On 04 Feb 2002, I wrote:

>Platform: mrtg 2.9.17 with rrdtool 1.0.33
>
>For targets that use the Multi Targets syntax, e.g. 
>
>   Target[test.pps]: ifInUcastPkts.1&ifOutUcastPkts.1:public at router + ifInNUcastPkts.1&ifOutNUcastPkts.1:public at router
>
>if one (or more) of the SNMP GETs fails (e.g. device is offline), instead of recording UNKNOWN for 
>the resulting value in the RRD database, zero is recorded for the value.   (I've *not* specified 
>the 'unknaszero' option.)
>
>I didn't find anything about this in the mailing list archive.
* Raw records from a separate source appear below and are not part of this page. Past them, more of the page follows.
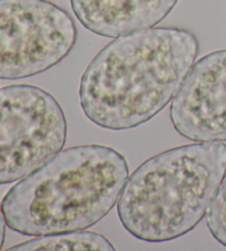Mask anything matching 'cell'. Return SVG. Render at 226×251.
<instances>
[{"label":"cell","mask_w":226,"mask_h":251,"mask_svg":"<svg viewBox=\"0 0 226 251\" xmlns=\"http://www.w3.org/2000/svg\"><path fill=\"white\" fill-rule=\"evenodd\" d=\"M199 51L197 36L183 28H148L118 37L85 69L82 110L90 122L111 131L148 122L176 97Z\"/></svg>","instance_id":"obj_1"},{"label":"cell","mask_w":226,"mask_h":251,"mask_svg":"<svg viewBox=\"0 0 226 251\" xmlns=\"http://www.w3.org/2000/svg\"><path fill=\"white\" fill-rule=\"evenodd\" d=\"M128 175L118 151L73 146L12 186L0 208L8 228L23 236L84 230L113 209Z\"/></svg>","instance_id":"obj_2"},{"label":"cell","mask_w":226,"mask_h":251,"mask_svg":"<svg viewBox=\"0 0 226 251\" xmlns=\"http://www.w3.org/2000/svg\"><path fill=\"white\" fill-rule=\"evenodd\" d=\"M226 176V144L200 142L155 155L125 184L117 204L121 225L147 242L184 236L206 215Z\"/></svg>","instance_id":"obj_3"},{"label":"cell","mask_w":226,"mask_h":251,"mask_svg":"<svg viewBox=\"0 0 226 251\" xmlns=\"http://www.w3.org/2000/svg\"><path fill=\"white\" fill-rule=\"evenodd\" d=\"M64 111L39 86L14 84L0 89V185L32 174L67 142Z\"/></svg>","instance_id":"obj_4"},{"label":"cell","mask_w":226,"mask_h":251,"mask_svg":"<svg viewBox=\"0 0 226 251\" xmlns=\"http://www.w3.org/2000/svg\"><path fill=\"white\" fill-rule=\"evenodd\" d=\"M77 28L68 12L49 0H0V79L47 71L73 50Z\"/></svg>","instance_id":"obj_5"},{"label":"cell","mask_w":226,"mask_h":251,"mask_svg":"<svg viewBox=\"0 0 226 251\" xmlns=\"http://www.w3.org/2000/svg\"><path fill=\"white\" fill-rule=\"evenodd\" d=\"M176 131L193 142L226 141V49L193 64L173 99Z\"/></svg>","instance_id":"obj_6"},{"label":"cell","mask_w":226,"mask_h":251,"mask_svg":"<svg viewBox=\"0 0 226 251\" xmlns=\"http://www.w3.org/2000/svg\"><path fill=\"white\" fill-rule=\"evenodd\" d=\"M179 0H69L74 16L89 31L118 38L154 27Z\"/></svg>","instance_id":"obj_7"},{"label":"cell","mask_w":226,"mask_h":251,"mask_svg":"<svg viewBox=\"0 0 226 251\" xmlns=\"http://www.w3.org/2000/svg\"><path fill=\"white\" fill-rule=\"evenodd\" d=\"M9 251H34V250H101L114 251L115 247L101 233L93 231L74 230L38 236L34 239L8 248Z\"/></svg>","instance_id":"obj_8"},{"label":"cell","mask_w":226,"mask_h":251,"mask_svg":"<svg viewBox=\"0 0 226 251\" xmlns=\"http://www.w3.org/2000/svg\"><path fill=\"white\" fill-rule=\"evenodd\" d=\"M206 225L214 239L226 247V179L221 184L208 207Z\"/></svg>","instance_id":"obj_9"},{"label":"cell","mask_w":226,"mask_h":251,"mask_svg":"<svg viewBox=\"0 0 226 251\" xmlns=\"http://www.w3.org/2000/svg\"><path fill=\"white\" fill-rule=\"evenodd\" d=\"M5 237H6V222L3 214L0 208V250L2 249V246L5 244Z\"/></svg>","instance_id":"obj_10"}]
</instances>
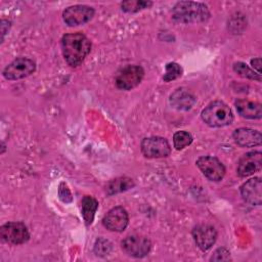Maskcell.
Wrapping results in <instances>:
<instances>
[{
  "mask_svg": "<svg viewBox=\"0 0 262 262\" xmlns=\"http://www.w3.org/2000/svg\"><path fill=\"white\" fill-rule=\"evenodd\" d=\"M94 15V9L88 5H73L66 8L62 12L64 23L70 26H80L88 23Z\"/></svg>",
  "mask_w": 262,
  "mask_h": 262,
  "instance_id": "9",
  "label": "cell"
},
{
  "mask_svg": "<svg viewBox=\"0 0 262 262\" xmlns=\"http://www.w3.org/2000/svg\"><path fill=\"white\" fill-rule=\"evenodd\" d=\"M202 119L208 126L219 128L230 125L233 121V115L226 103L216 100L203 110Z\"/></svg>",
  "mask_w": 262,
  "mask_h": 262,
  "instance_id": "3",
  "label": "cell"
},
{
  "mask_svg": "<svg viewBox=\"0 0 262 262\" xmlns=\"http://www.w3.org/2000/svg\"><path fill=\"white\" fill-rule=\"evenodd\" d=\"M230 259L229 251L226 250L225 248H219L217 249L213 256L211 257V261H227Z\"/></svg>",
  "mask_w": 262,
  "mask_h": 262,
  "instance_id": "25",
  "label": "cell"
},
{
  "mask_svg": "<svg viewBox=\"0 0 262 262\" xmlns=\"http://www.w3.org/2000/svg\"><path fill=\"white\" fill-rule=\"evenodd\" d=\"M3 241L11 245H20L29 241L30 233L23 222H7L0 227Z\"/></svg>",
  "mask_w": 262,
  "mask_h": 262,
  "instance_id": "7",
  "label": "cell"
},
{
  "mask_svg": "<svg viewBox=\"0 0 262 262\" xmlns=\"http://www.w3.org/2000/svg\"><path fill=\"white\" fill-rule=\"evenodd\" d=\"M6 23H7V20H5V19H2V20H1V35H2V36H1V41L4 40V35L7 33L8 29H9V27H8V28H5Z\"/></svg>",
  "mask_w": 262,
  "mask_h": 262,
  "instance_id": "28",
  "label": "cell"
},
{
  "mask_svg": "<svg viewBox=\"0 0 262 262\" xmlns=\"http://www.w3.org/2000/svg\"><path fill=\"white\" fill-rule=\"evenodd\" d=\"M141 152L145 158L158 159L168 157L171 152V146L168 140L160 136L146 137L141 141Z\"/></svg>",
  "mask_w": 262,
  "mask_h": 262,
  "instance_id": "4",
  "label": "cell"
},
{
  "mask_svg": "<svg viewBox=\"0 0 262 262\" xmlns=\"http://www.w3.org/2000/svg\"><path fill=\"white\" fill-rule=\"evenodd\" d=\"M261 189H262V181L259 177H255L246 181L241 186V194L245 200V202L251 205L260 206L262 202Z\"/></svg>",
  "mask_w": 262,
  "mask_h": 262,
  "instance_id": "14",
  "label": "cell"
},
{
  "mask_svg": "<svg viewBox=\"0 0 262 262\" xmlns=\"http://www.w3.org/2000/svg\"><path fill=\"white\" fill-rule=\"evenodd\" d=\"M251 64L253 67V69H255L257 71V73L261 75V59H260V57L252 59Z\"/></svg>",
  "mask_w": 262,
  "mask_h": 262,
  "instance_id": "27",
  "label": "cell"
},
{
  "mask_svg": "<svg viewBox=\"0 0 262 262\" xmlns=\"http://www.w3.org/2000/svg\"><path fill=\"white\" fill-rule=\"evenodd\" d=\"M36 63L28 57H17L7 64L3 70V76L7 80H19L33 74Z\"/></svg>",
  "mask_w": 262,
  "mask_h": 262,
  "instance_id": "5",
  "label": "cell"
},
{
  "mask_svg": "<svg viewBox=\"0 0 262 262\" xmlns=\"http://www.w3.org/2000/svg\"><path fill=\"white\" fill-rule=\"evenodd\" d=\"M82 215L86 225H90L93 222L95 212L98 208V202L90 195H85L81 202Z\"/></svg>",
  "mask_w": 262,
  "mask_h": 262,
  "instance_id": "18",
  "label": "cell"
},
{
  "mask_svg": "<svg viewBox=\"0 0 262 262\" xmlns=\"http://www.w3.org/2000/svg\"><path fill=\"white\" fill-rule=\"evenodd\" d=\"M192 142V136L190 133L186 131H177L173 135V144L174 147L178 150L183 149L187 145H189Z\"/></svg>",
  "mask_w": 262,
  "mask_h": 262,
  "instance_id": "22",
  "label": "cell"
},
{
  "mask_svg": "<svg viewBox=\"0 0 262 262\" xmlns=\"http://www.w3.org/2000/svg\"><path fill=\"white\" fill-rule=\"evenodd\" d=\"M262 168V154L261 151H250L245 154L238 164L236 172L241 177L250 176L256 172H259Z\"/></svg>",
  "mask_w": 262,
  "mask_h": 262,
  "instance_id": "12",
  "label": "cell"
},
{
  "mask_svg": "<svg viewBox=\"0 0 262 262\" xmlns=\"http://www.w3.org/2000/svg\"><path fill=\"white\" fill-rule=\"evenodd\" d=\"M152 5V2L150 1H143V0H129L124 1L121 3L122 10L125 12H137L139 10H142L144 8H148Z\"/></svg>",
  "mask_w": 262,
  "mask_h": 262,
  "instance_id": "21",
  "label": "cell"
},
{
  "mask_svg": "<svg viewBox=\"0 0 262 262\" xmlns=\"http://www.w3.org/2000/svg\"><path fill=\"white\" fill-rule=\"evenodd\" d=\"M58 195L60 198V200L64 203H70L72 202V194L70 189L68 188V186L66 185V183L61 182L59 184V188H58Z\"/></svg>",
  "mask_w": 262,
  "mask_h": 262,
  "instance_id": "26",
  "label": "cell"
},
{
  "mask_svg": "<svg viewBox=\"0 0 262 262\" xmlns=\"http://www.w3.org/2000/svg\"><path fill=\"white\" fill-rule=\"evenodd\" d=\"M237 113L246 119H260L262 116L261 103L249 99H238L235 102Z\"/></svg>",
  "mask_w": 262,
  "mask_h": 262,
  "instance_id": "17",
  "label": "cell"
},
{
  "mask_svg": "<svg viewBox=\"0 0 262 262\" xmlns=\"http://www.w3.org/2000/svg\"><path fill=\"white\" fill-rule=\"evenodd\" d=\"M113 247H112V243L105 238H98L96 239L95 242V245H94V253L97 255V256H106L111 253Z\"/></svg>",
  "mask_w": 262,
  "mask_h": 262,
  "instance_id": "24",
  "label": "cell"
},
{
  "mask_svg": "<svg viewBox=\"0 0 262 262\" xmlns=\"http://www.w3.org/2000/svg\"><path fill=\"white\" fill-rule=\"evenodd\" d=\"M196 166L211 181H220L225 175L224 165L215 157L204 156L196 160Z\"/></svg>",
  "mask_w": 262,
  "mask_h": 262,
  "instance_id": "10",
  "label": "cell"
},
{
  "mask_svg": "<svg viewBox=\"0 0 262 262\" xmlns=\"http://www.w3.org/2000/svg\"><path fill=\"white\" fill-rule=\"evenodd\" d=\"M233 71L243 78H247V79H251V80H257L259 82L261 81V75L256 73L254 70H252L249 66H247L243 61L235 62L233 64Z\"/></svg>",
  "mask_w": 262,
  "mask_h": 262,
  "instance_id": "20",
  "label": "cell"
},
{
  "mask_svg": "<svg viewBox=\"0 0 262 262\" xmlns=\"http://www.w3.org/2000/svg\"><path fill=\"white\" fill-rule=\"evenodd\" d=\"M150 241L147 237L138 234L128 235L122 241L123 251L127 255L135 258L146 256L150 251Z\"/></svg>",
  "mask_w": 262,
  "mask_h": 262,
  "instance_id": "8",
  "label": "cell"
},
{
  "mask_svg": "<svg viewBox=\"0 0 262 262\" xmlns=\"http://www.w3.org/2000/svg\"><path fill=\"white\" fill-rule=\"evenodd\" d=\"M129 222L127 211L123 207H115L111 209L103 217L102 224L111 231H123Z\"/></svg>",
  "mask_w": 262,
  "mask_h": 262,
  "instance_id": "11",
  "label": "cell"
},
{
  "mask_svg": "<svg viewBox=\"0 0 262 262\" xmlns=\"http://www.w3.org/2000/svg\"><path fill=\"white\" fill-rule=\"evenodd\" d=\"M133 186H134V182L132 179L123 177V178H117V179H114L113 181H111L107 184L106 190H107L108 194H114V193H118V192L127 190Z\"/></svg>",
  "mask_w": 262,
  "mask_h": 262,
  "instance_id": "19",
  "label": "cell"
},
{
  "mask_svg": "<svg viewBox=\"0 0 262 262\" xmlns=\"http://www.w3.org/2000/svg\"><path fill=\"white\" fill-rule=\"evenodd\" d=\"M233 139L237 145L242 147H253L260 145L262 142V135L259 131L250 128H238L235 129Z\"/></svg>",
  "mask_w": 262,
  "mask_h": 262,
  "instance_id": "15",
  "label": "cell"
},
{
  "mask_svg": "<svg viewBox=\"0 0 262 262\" xmlns=\"http://www.w3.org/2000/svg\"><path fill=\"white\" fill-rule=\"evenodd\" d=\"M192 237L202 251H207L215 244L217 231L211 225L199 224L192 229Z\"/></svg>",
  "mask_w": 262,
  "mask_h": 262,
  "instance_id": "13",
  "label": "cell"
},
{
  "mask_svg": "<svg viewBox=\"0 0 262 262\" xmlns=\"http://www.w3.org/2000/svg\"><path fill=\"white\" fill-rule=\"evenodd\" d=\"M61 50L69 66L79 67L91 50L90 40L82 33L66 34L61 38Z\"/></svg>",
  "mask_w": 262,
  "mask_h": 262,
  "instance_id": "1",
  "label": "cell"
},
{
  "mask_svg": "<svg viewBox=\"0 0 262 262\" xmlns=\"http://www.w3.org/2000/svg\"><path fill=\"white\" fill-rule=\"evenodd\" d=\"M144 76V70L140 66H127L123 68L116 76V85L122 90H131L135 88Z\"/></svg>",
  "mask_w": 262,
  "mask_h": 262,
  "instance_id": "6",
  "label": "cell"
},
{
  "mask_svg": "<svg viewBox=\"0 0 262 262\" xmlns=\"http://www.w3.org/2000/svg\"><path fill=\"white\" fill-rule=\"evenodd\" d=\"M174 20L183 24L203 23L210 17V11L206 4L194 1H179L172 8Z\"/></svg>",
  "mask_w": 262,
  "mask_h": 262,
  "instance_id": "2",
  "label": "cell"
},
{
  "mask_svg": "<svg viewBox=\"0 0 262 262\" xmlns=\"http://www.w3.org/2000/svg\"><path fill=\"white\" fill-rule=\"evenodd\" d=\"M195 96L186 88L176 89L170 96L171 105L178 111H187L195 103Z\"/></svg>",
  "mask_w": 262,
  "mask_h": 262,
  "instance_id": "16",
  "label": "cell"
},
{
  "mask_svg": "<svg viewBox=\"0 0 262 262\" xmlns=\"http://www.w3.org/2000/svg\"><path fill=\"white\" fill-rule=\"evenodd\" d=\"M182 75V68L177 62H168L166 64V72L163 76V80L165 82L173 81L177 78H179Z\"/></svg>",
  "mask_w": 262,
  "mask_h": 262,
  "instance_id": "23",
  "label": "cell"
}]
</instances>
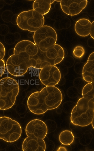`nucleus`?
Listing matches in <instances>:
<instances>
[{
	"mask_svg": "<svg viewBox=\"0 0 94 151\" xmlns=\"http://www.w3.org/2000/svg\"><path fill=\"white\" fill-rule=\"evenodd\" d=\"M46 145L43 139L27 137L24 141L22 149L24 151H45Z\"/></svg>",
	"mask_w": 94,
	"mask_h": 151,
	"instance_id": "4468645a",
	"label": "nucleus"
},
{
	"mask_svg": "<svg viewBox=\"0 0 94 151\" xmlns=\"http://www.w3.org/2000/svg\"><path fill=\"white\" fill-rule=\"evenodd\" d=\"M94 99L88 100L82 98L73 108L71 121L77 126H87L91 124L94 117Z\"/></svg>",
	"mask_w": 94,
	"mask_h": 151,
	"instance_id": "f03ea898",
	"label": "nucleus"
},
{
	"mask_svg": "<svg viewBox=\"0 0 94 151\" xmlns=\"http://www.w3.org/2000/svg\"><path fill=\"white\" fill-rule=\"evenodd\" d=\"M55 1L51 0H36L33 4V9L42 15H44L49 12L51 4Z\"/></svg>",
	"mask_w": 94,
	"mask_h": 151,
	"instance_id": "dca6fc26",
	"label": "nucleus"
},
{
	"mask_svg": "<svg viewBox=\"0 0 94 151\" xmlns=\"http://www.w3.org/2000/svg\"><path fill=\"white\" fill-rule=\"evenodd\" d=\"M26 131L27 137L43 139L48 133V128L43 121L34 119L27 124Z\"/></svg>",
	"mask_w": 94,
	"mask_h": 151,
	"instance_id": "1a4fd4ad",
	"label": "nucleus"
},
{
	"mask_svg": "<svg viewBox=\"0 0 94 151\" xmlns=\"http://www.w3.org/2000/svg\"><path fill=\"white\" fill-rule=\"evenodd\" d=\"M63 99L62 93L57 87L46 86L40 91L34 92L31 95L28 99L27 106L32 112L41 115L48 110L58 108Z\"/></svg>",
	"mask_w": 94,
	"mask_h": 151,
	"instance_id": "f257e3e1",
	"label": "nucleus"
},
{
	"mask_svg": "<svg viewBox=\"0 0 94 151\" xmlns=\"http://www.w3.org/2000/svg\"><path fill=\"white\" fill-rule=\"evenodd\" d=\"M6 68L9 73L15 77L21 76L27 72L28 69L26 64L22 62L14 54L9 57L7 60Z\"/></svg>",
	"mask_w": 94,
	"mask_h": 151,
	"instance_id": "9b49d317",
	"label": "nucleus"
},
{
	"mask_svg": "<svg viewBox=\"0 0 94 151\" xmlns=\"http://www.w3.org/2000/svg\"><path fill=\"white\" fill-rule=\"evenodd\" d=\"M21 133V127L17 122L7 117H0V139L13 142L20 137Z\"/></svg>",
	"mask_w": 94,
	"mask_h": 151,
	"instance_id": "423d86ee",
	"label": "nucleus"
},
{
	"mask_svg": "<svg viewBox=\"0 0 94 151\" xmlns=\"http://www.w3.org/2000/svg\"><path fill=\"white\" fill-rule=\"evenodd\" d=\"M83 79L88 83L94 81V53L89 55L88 61L83 66L82 70Z\"/></svg>",
	"mask_w": 94,
	"mask_h": 151,
	"instance_id": "2eb2a0df",
	"label": "nucleus"
},
{
	"mask_svg": "<svg viewBox=\"0 0 94 151\" xmlns=\"http://www.w3.org/2000/svg\"><path fill=\"white\" fill-rule=\"evenodd\" d=\"M18 26L21 29L35 32L44 24V17L33 9L20 13L17 18Z\"/></svg>",
	"mask_w": 94,
	"mask_h": 151,
	"instance_id": "39448f33",
	"label": "nucleus"
},
{
	"mask_svg": "<svg viewBox=\"0 0 94 151\" xmlns=\"http://www.w3.org/2000/svg\"><path fill=\"white\" fill-rule=\"evenodd\" d=\"M47 65H51L48 62V61L45 60L41 64V65H40V68L41 69H42L43 67H45V66Z\"/></svg>",
	"mask_w": 94,
	"mask_h": 151,
	"instance_id": "5701e85b",
	"label": "nucleus"
},
{
	"mask_svg": "<svg viewBox=\"0 0 94 151\" xmlns=\"http://www.w3.org/2000/svg\"><path fill=\"white\" fill-rule=\"evenodd\" d=\"M57 38V34L53 28L44 25L35 32L33 37L35 44L43 52L56 44Z\"/></svg>",
	"mask_w": 94,
	"mask_h": 151,
	"instance_id": "0eeeda50",
	"label": "nucleus"
},
{
	"mask_svg": "<svg viewBox=\"0 0 94 151\" xmlns=\"http://www.w3.org/2000/svg\"><path fill=\"white\" fill-rule=\"evenodd\" d=\"M5 65L3 60H0V77L4 74L5 70Z\"/></svg>",
	"mask_w": 94,
	"mask_h": 151,
	"instance_id": "412c9836",
	"label": "nucleus"
},
{
	"mask_svg": "<svg viewBox=\"0 0 94 151\" xmlns=\"http://www.w3.org/2000/svg\"><path fill=\"white\" fill-rule=\"evenodd\" d=\"M41 83L46 86H55L60 81V70L55 66L47 65L41 69L39 75Z\"/></svg>",
	"mask_w": 94,
	"mask_h": 151,
	"instance_id": "6e6552de",
	"label": "nucleus"
},
{
	"mask_svg": "<svg viewBox=\"0 0 94 151\" xmlns=\"http://www.w3.org/2000/svg\"><path fill=\"white\" fill-rule=\"evenodd\" d=\"M19 91V87L15 80L11 78L0 80V110L11 108L15 102Z\"/></svg>",
	"mask_w": 94,
	"mask_h": 151,
	"instance_id": "20e7f679",
	"label": "nucleus"
},
{
	"mask_svg": "<svg viewBox=\"0 0 94 151\" xmlns=\"http://www.w3.org/2000/svg\"><path fill=\"white\" fill-rule=\"evenodd\" d=\"M91 123L92 124V126L93 127V128L94 129V119H93V120L92 121V122H91Z\"/></svg>",
	"mask_w": 94,
	"mask_h": 151,
	"instance_id": "b1692460",
	"label": "nucleus"
},
{
	"mask_svg": "<svg viewBox=\"0 0 94 151\" xmlns=\"http://www.w3.org/2000/svg\"><path fill=\"white\" fill-rule=\"evenodd\" d=\"M82 94L83 97L88 100L94 99V82L88 83L83 88Z\"/></svg>",
	"mask_w": 94,
	"mask_h": 151,
	"instance_id": "a211bd4d",
	"label": "nucleus"
},
{
	"mask_svg": "<svg viewBox=\"0 0 94 151\" xmlns=\"http://www.w3.org/2000/svg\"><path fill=\"white\" fill-rule=\"evenodd\" d=\"M5 53V49L3 45L0 42V60H3Z\"/></svg>",
	"mask_w": 94,
	"mask_h": 151,
	"instance_id": "aec40b11",
	"label": "nucleus"
},
{
	"mask_svg": "<svg viewBox=\"0 0 94 151\" xmlns=\"http://www.w3.org/2000/svg\"><path fill=\"white\" fill-rule=\"evenodd\" d=\"M70 145H61L58 150L59 151H67L71 150V147Z\"/></svg>",
	"mask_w": 94,
	"mask_h": 151,
	"instance_id": "4be33fe9",
	"label": "nucleus"
},
{
	"mask_svg": "<svg viewBox=\"0 0 94 151\" xmlns=\"http://www.w3.org/2000/svg\"><path fill=\"white\" fill-rule=\"evenodd\" d=\"M44 53L45 61H48L51 66H55L60 63L64 58V49L58 44L51 46Z\"/></svg>",
	"mask_w": 94,
	"mask_h": 151,
	"instance_id": "f8f14e48",
	"label": "nucleus"
},
{
	"mask_svg": "<svg viewBox=\"0 0 94 151\" xmlns=\"http://www.w3.org/2000/svg\"><path fill=\"white\" fill-rule=\"evenodd\" d=\"M87 1L63 0L60 2L61 9L67 15L73 16L80 13L87 4Z\"/></svg>",
	"mask_w": 94,
	"mask_h": 151,
	"instance_id": "9d476101",
	"label": "nucleus"
},
{
	"mask_svg": "<svg viewBox=\"0 0 94 151\" xmlns=\"http://www.w3.org/2000/svg\"><path fill=\"white\" fill-rule=\"evenodd\" d=\"M38 52V47L33 42L24 40L16 45L14 53L28 68H37L41 63V60L37 55Z\"/></svg>",
	"mask_w": 94,
	"mask_h": 151,
	"instance_id": "7ed1b4c3",
	"label": "nucleus"
},
{
	"mask_svg": "<svg viewBox=\"0 0 94 151\" xmlns=\"http://www.w3.org/2000/svg\"><path fill=\"white\" fill-rule=\"evenodd\" d=\"M75 30L79 36L86 37L90 35L92 38L94 39V21L91 23L88 19H80L75 24Z\"/></svg>",
	"mask_w": 94,
	"mask_h": 151,
	"instance_id": "ddd939ff",
	"label": "nucleus"
},
{
	"mask_svg": "<svg viewBox=\"0 0 94 151\" xmlns=\"http://www.w3.org/2000/svg\"><path fill=\"white\" fill-rule=\"evenodd\" d=\"M59 139L62 145H70L73 142L74 136L71 132L67 130H65L60 134Z\"/></svg>",
	"mask_w": 94,
	"mask_h": 151,
	"instance_id": "f3484780",
	"label": "nucleus"
},
{
	"mask_svg": "<svg viewBox=\"0 0 94 151\" xmlns=\"http://www.w3.org/2000/svg\"><path fill=\"white\" fill-rule=\"evenodd\" d=\"M85 53L83 47L80 45H78L75 47L73 52L74 57L76 59L81 58Z\"/></svg>",
	"mask_w": 94,
	"mask_h": 151,
	"instance_id": "6ab92c4d",
	"label": "nucleus"
}]
</instances>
>I've looked through the code, trying to locate where the values comprising a multi target 
>are combined, but I've not been able to locate that piece of code.  (I expected to find that 
>I'd simply need to add a special case, to say that if any of these component values is UNKNOWN, 
>then the resulting value should also be UNKNOWN.)  Can anyone point me to where in the code
>this is handled?  (Or provide a fix.)
>
>This behavior causes a problem, of course, because for a COUNTER it makes it look like
>a counter wrap has occurred.  (It produces a  spike in the AVERAGE values when we lose
>communication with the device, and again when we recover communication.)